WORK TO BE COMPLETED – Give the listing again character for character, but drop the images.

SOURCE MATERIAL –
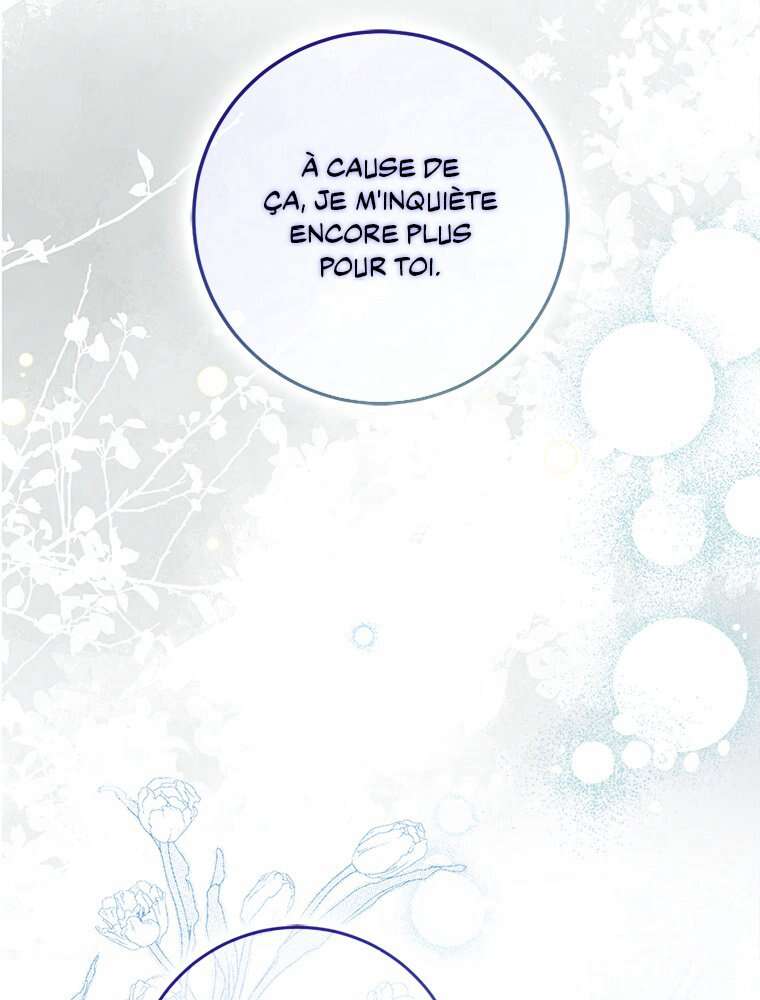Read I Became the Wife of the Male Lead FR Manga Online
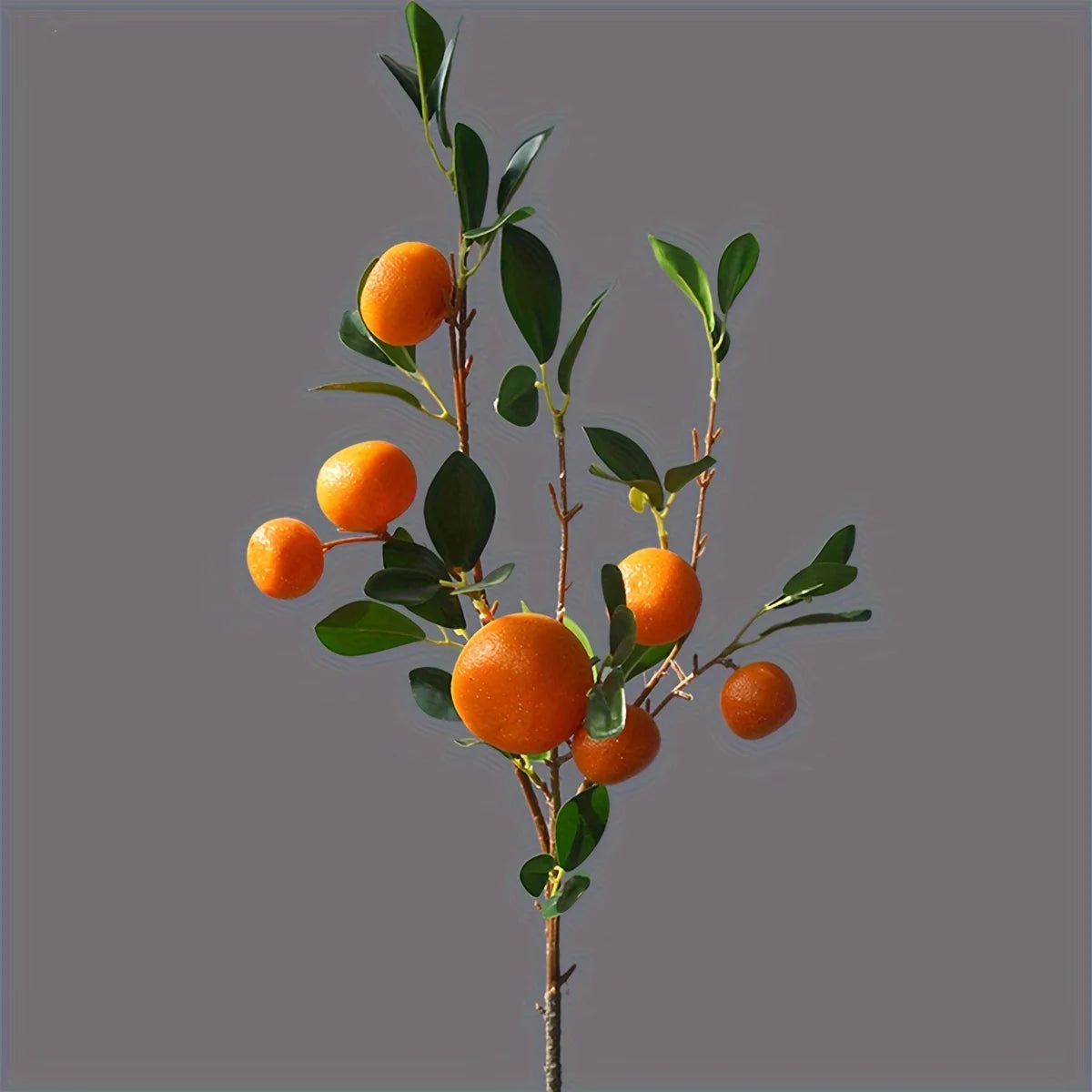 Künstlicher Bonsai – Realistisches Design – Tischdeko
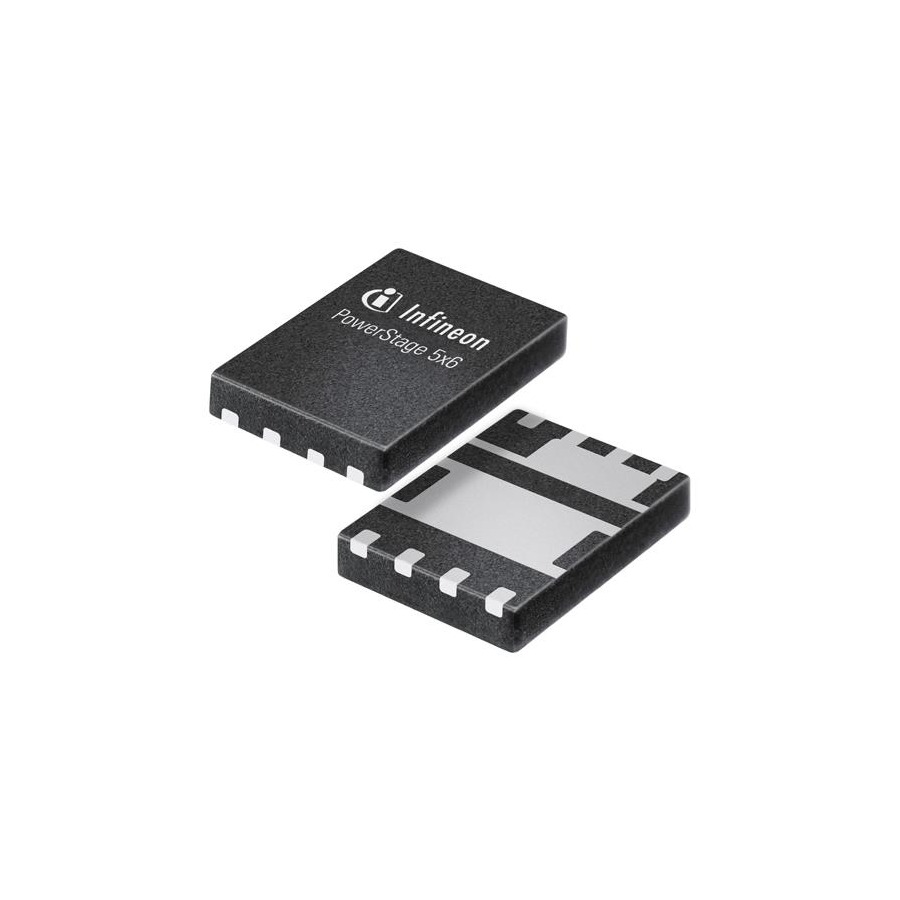 CYBLE-333073-02 功能模块 2.4GHz 45-SMD Module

YOUR RESPONSE –
Read I Became the Wife of the Male Lead FR Manga Online
 Künstlicher Bonsai – Realistisches Design – Tischdeko
 CYBLE-333073-02 功能模块 2.4GHz 45-SMD Module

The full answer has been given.